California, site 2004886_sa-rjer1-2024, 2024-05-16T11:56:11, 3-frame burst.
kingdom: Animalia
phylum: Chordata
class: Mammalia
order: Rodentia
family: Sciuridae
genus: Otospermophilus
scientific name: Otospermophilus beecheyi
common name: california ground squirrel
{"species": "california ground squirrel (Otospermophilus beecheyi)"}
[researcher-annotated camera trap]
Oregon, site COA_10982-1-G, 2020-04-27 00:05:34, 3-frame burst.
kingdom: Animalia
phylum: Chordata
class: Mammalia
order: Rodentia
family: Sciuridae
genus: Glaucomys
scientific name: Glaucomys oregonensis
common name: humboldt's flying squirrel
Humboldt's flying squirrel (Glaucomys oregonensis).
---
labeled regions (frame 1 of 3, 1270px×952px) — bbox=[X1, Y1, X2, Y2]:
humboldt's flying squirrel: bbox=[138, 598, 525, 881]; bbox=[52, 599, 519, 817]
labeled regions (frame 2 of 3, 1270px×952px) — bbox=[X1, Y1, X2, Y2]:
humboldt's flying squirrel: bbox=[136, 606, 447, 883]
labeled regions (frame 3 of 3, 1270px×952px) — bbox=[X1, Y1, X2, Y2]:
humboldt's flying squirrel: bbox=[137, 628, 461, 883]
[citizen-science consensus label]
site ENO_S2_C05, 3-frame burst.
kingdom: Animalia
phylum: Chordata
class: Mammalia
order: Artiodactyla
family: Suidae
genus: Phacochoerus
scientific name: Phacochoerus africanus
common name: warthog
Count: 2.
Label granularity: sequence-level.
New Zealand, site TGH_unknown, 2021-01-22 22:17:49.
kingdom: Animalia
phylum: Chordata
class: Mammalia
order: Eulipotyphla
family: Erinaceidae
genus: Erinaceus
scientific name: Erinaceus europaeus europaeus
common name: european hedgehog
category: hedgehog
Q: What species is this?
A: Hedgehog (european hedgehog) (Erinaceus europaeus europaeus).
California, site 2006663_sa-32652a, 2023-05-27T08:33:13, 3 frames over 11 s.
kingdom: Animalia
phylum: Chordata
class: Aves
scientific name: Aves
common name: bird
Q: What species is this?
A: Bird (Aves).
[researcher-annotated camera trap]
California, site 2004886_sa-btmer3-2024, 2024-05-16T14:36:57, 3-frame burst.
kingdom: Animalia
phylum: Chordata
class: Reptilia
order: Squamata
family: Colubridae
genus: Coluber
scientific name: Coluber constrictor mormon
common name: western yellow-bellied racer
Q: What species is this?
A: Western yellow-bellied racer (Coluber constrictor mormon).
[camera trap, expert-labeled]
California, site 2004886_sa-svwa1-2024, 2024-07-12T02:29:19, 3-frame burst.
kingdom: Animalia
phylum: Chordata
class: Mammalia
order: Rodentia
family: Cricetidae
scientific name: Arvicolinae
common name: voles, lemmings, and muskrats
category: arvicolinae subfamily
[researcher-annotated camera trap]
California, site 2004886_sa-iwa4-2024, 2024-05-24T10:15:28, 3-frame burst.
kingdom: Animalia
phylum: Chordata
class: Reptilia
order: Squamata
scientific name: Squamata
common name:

AIM OF THE TASK: Copy exactly the stretch of data above from the line with "common name: european hedgehog" through the line with "genus: Coluber", and omit all other lines.

RESPONSE BOX:
common name: european hedgehog
category: hedgehog
Q: What species is this?
A: Hedgehog (european hedgehog) (Erinaceus europaeus europaeus).
California, site 2006663_sa-32652a, 2023-05-27T08:33:13, 3 frames over 11 s.
kingdom: Animalia
phylum: Chordata
class: Aves
scientific name: Aves
common name: bird
Q: What species is this?
A: Bird (Aves).
[researcher-annotated camera trap]
California, site 2004886_sa-btmer3-2024, 2024-05-16T14:36:57, 3-frame burst.
kingdom: Animalia
phylum: Chordata
class: Reptilia
order: Squamata
family: Colubridae
genus: Coluber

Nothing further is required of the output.